> BRIEF:
With the line that contains "standing: 17%" as the first line, output exactly every line through the end of the material.

[Start of Attachment]

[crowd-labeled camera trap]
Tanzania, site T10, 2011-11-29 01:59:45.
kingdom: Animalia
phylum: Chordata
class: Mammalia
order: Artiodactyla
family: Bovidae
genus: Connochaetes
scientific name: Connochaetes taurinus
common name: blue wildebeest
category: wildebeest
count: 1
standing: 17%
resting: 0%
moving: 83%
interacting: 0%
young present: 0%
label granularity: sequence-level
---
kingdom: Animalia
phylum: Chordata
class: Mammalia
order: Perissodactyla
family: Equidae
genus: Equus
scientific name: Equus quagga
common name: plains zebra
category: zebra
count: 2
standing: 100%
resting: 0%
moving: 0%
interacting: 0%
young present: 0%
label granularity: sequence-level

[End of Attachment]

> RESPONSE:
standing: 17%
resting: 0%
moving: 83%
interacting: 0%
young present: 0%
label granularity: sequence-level
---
kingdom: Animalia
phylum: Chordata
class: Mammalia
order: Perissodactyla
family: Equidae
genus: Equus
scientific name: Equus quagga
common name: plains zebra
category: zebra
count: 2
standing: 100%
resting: 0%
moving: 0%
interacting: 0%
young present: 0%
label granularity: sequence-level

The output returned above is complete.